Hal inilah yang membuat negara maju berambisi mengeksploitasi Indonesia untuk diambil sumber barang mentahnya sekaligus dijadikan pangsa pasar yang menggiurkan bagi negara maju. Negara maju bahkan hanya memoles sedikit barang mentah dari Indonesia. Akibatnya, industri manufaktur dalam negeri kocar-kacir. Belum lagi perilaku konsumerisme yang turut melanda masyarakat. Jika Indonesia terus mau didikte untuk meliberalisasi berbagai sektor industrinya, Indonesia akan kebanjiran produk luar negeri yang akhirnya akan membuat industri dalam negeri gulung tikar. Jika sudah begitu, angka pengangguran akan meningkat.

Peningkatan angka pengangguran tentu saja akan mendongkrak angka kemiskinan pula. Sayangnya, saat ini pemerintah malah meneken perjanjian FTA ASEAN-China per 1 Januari 2010.Hal itu berarti terhitung 1 Januari 2010 produk-produk China akan menyerbu pasar dalam negeri. Ketika industri dalam negeri baru mulai berbenah setelah diterjang krisis global, mereka juga diharuskan untuk bertarung melawan gempuran produk dari China. Kekhawatiran seperti inilah yang membuat pelaku ekonomi dari berbagai sektor industri dalam negeri menolak FTA ASEAN-China. Sementara itu, China menyetujui FTA ini.

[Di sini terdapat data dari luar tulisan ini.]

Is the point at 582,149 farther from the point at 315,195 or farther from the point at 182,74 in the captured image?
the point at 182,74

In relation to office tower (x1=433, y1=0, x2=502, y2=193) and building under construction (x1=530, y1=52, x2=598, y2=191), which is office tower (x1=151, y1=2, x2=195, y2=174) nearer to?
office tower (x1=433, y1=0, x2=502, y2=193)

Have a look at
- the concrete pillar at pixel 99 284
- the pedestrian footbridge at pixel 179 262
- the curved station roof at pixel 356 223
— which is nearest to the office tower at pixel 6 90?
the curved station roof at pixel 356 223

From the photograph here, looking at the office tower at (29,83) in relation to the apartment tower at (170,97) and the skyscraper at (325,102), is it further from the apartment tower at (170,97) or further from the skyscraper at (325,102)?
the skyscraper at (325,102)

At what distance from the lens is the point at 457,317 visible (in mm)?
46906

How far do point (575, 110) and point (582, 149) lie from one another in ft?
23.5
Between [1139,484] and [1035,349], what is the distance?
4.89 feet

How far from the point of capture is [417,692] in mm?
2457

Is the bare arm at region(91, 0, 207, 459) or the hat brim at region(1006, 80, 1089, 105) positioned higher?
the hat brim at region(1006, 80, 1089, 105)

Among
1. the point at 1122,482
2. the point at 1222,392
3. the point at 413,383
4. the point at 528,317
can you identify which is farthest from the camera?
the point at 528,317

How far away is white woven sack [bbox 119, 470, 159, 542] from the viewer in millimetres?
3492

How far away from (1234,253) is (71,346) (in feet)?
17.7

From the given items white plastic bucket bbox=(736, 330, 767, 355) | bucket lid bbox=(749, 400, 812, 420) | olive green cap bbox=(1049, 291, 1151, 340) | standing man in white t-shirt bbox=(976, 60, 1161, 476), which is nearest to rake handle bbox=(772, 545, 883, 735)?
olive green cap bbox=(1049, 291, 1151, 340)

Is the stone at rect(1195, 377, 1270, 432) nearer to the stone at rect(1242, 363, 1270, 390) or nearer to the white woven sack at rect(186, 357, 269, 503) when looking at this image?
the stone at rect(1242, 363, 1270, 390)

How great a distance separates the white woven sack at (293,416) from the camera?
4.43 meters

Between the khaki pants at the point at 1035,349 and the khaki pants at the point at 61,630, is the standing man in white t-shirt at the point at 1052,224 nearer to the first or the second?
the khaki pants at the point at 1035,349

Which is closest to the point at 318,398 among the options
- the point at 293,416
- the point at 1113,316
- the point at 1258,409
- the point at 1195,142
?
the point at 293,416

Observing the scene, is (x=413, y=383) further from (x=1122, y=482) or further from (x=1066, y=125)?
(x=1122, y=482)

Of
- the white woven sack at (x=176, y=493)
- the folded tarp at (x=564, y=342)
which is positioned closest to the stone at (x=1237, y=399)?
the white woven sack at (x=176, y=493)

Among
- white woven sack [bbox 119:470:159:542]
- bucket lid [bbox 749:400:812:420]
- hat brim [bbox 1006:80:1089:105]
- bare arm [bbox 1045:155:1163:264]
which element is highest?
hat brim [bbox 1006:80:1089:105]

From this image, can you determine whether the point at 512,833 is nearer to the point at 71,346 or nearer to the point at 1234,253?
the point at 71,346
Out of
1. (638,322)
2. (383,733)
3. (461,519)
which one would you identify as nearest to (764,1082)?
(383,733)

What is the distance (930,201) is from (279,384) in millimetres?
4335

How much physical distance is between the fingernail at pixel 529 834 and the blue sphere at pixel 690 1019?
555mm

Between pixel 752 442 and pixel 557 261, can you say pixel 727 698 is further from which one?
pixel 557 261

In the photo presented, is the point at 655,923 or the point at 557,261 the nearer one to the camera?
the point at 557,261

China sebagai negara dengan pertumbuhan ekonomi paling konsisten di dunia hingga angka 10 % per tahun tentu saja mempunyai kapasitas produksi yang besar.Barang-barang hasil produksi inilah yang akan mendapatkan pasarnya jika Indonesia menyetujui FTA ASEAN-China. Data perdagangan dengan China menyebutkan,Indonesia mengalami defisit neraca perdagangan nonmigas USD1,3 miliar pada 2007 dan menjadi USD9,2 miliar pada 2008. Sedangkan pada kurun waktu Januari–Oktober 2009 saja,defisit sudah mencapai USD3,9 miliar.

Hal ini karena impor dari China sudah mencapai angka 17,2 % dari total impor nonmigas. Sedangkan China hanya menyerap 8,7% dari keseluruhan ekspor Indonesia. Dari data ini, pemerintah seharusnya tidak gegabah menyetujui FTA ASEAN-China.Kredibilitas Indonesia memang akan turun di mata dunia, namun menyelamatkan industri dalam negeri yang sama artinya dengan mengurangi angka pengangguran dan kemiskinan tentu saja jauh lebih penting.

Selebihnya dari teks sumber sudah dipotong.